▸ **Task item A**
In the sleep passage, which part of the brain sends electrical charges to the forebrain?
▸ **Task item B**
Please write out the sleep passage starting with "Sleep researchers use" and going on through "in dreaming sleep.".

▸ **Extract**
......
"Sleep...knits up the raveled sleave of care." William Shakespeare On average, we are asleep for a third of our total life span. In addition to its overall restorative role, sleep also simultaneously engages and restores the brain. Sleep researchers have discovered that the brain is surprisingly active during sleep.
Dream theories developed by Freud suggest that dreams are psychological, revealing hidden urges, for example. Later research argues that dreams are physiological, beginning with random electrical impulses deep within the brain stem.
Sleep researchers use electroencephalograph (EEG) technology to trace brain waves in observations of people during night-long sleep sessions. These brain waves point to predictable sleep cycles that occur every 90 minutes. Rapid Eye Movement (REM) cycles reoccur throughout the night, accompanied by rapid, irregular changes of low electrical voltage in the brain. It is during REM sleep that we tend to dream. Newborns spend over half of their time in dreaming sleep.
Drs. Robert McCarley and J. Allen Hobsen of Harvard Medical School developed the activation synthesis theory. Every 90 minutes during sleep, an automatic activation system turns on for 30 minutes. During this time, the part of the brain called the pons sends electrical charges to the forebrain. According to activation synthesis theory, the impulses, or charges, are bits of information stored in the brain, which are fired off without explicit order or meaning. The brain takes these bits of information and tries to make sense of them, knitting them together to form a narrative or story.
Another theory combines both the psychological and physiological functions of dreams, suggesting that stored memories, concerns, emotions, and expectations are activated by the brain during sleep, and the mind works to interpret them.
Although they have varying points of disagreement, all three theories reveal that the brain is very active, even during sleep.
......
▸ **Data extract**
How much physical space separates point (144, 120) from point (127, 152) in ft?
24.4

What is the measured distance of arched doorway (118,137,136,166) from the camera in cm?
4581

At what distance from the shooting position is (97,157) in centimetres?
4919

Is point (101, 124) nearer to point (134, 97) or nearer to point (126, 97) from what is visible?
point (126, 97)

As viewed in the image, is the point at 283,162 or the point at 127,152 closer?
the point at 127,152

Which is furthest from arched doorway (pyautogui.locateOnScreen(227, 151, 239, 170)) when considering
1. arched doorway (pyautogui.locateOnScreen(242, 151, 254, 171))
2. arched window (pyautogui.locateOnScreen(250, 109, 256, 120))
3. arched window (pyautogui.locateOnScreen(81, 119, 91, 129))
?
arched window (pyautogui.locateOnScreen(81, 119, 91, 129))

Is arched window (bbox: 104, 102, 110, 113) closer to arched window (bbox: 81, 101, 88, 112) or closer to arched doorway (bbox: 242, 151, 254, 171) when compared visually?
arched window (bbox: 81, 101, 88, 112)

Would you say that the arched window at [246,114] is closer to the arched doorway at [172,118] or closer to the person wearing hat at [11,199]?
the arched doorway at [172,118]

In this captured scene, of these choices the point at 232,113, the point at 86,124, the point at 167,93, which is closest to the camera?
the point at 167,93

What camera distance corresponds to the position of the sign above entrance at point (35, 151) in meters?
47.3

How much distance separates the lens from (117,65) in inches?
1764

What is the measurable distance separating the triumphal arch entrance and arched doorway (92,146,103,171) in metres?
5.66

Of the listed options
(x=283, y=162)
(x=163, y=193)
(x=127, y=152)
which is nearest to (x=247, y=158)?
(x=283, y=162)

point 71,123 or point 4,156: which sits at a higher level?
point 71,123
......
▸ **Written response A**
The pons

▸ **Written response B**
Sleep researchers use electroencephalograph (EEG) technology to trace brain waves in observations of people during night-long sleep sessions. These brain waves point to predictable sleep cycles that occur every 90 minutes. Rapid Eye Movement (REM) cycles reoccur throughout the night, accompanied by rapid, irregular changes of low electrical voltage in the brain. It is during REM sleep that we tend to dream. Newborns spend over half of their time in dreaming sleep.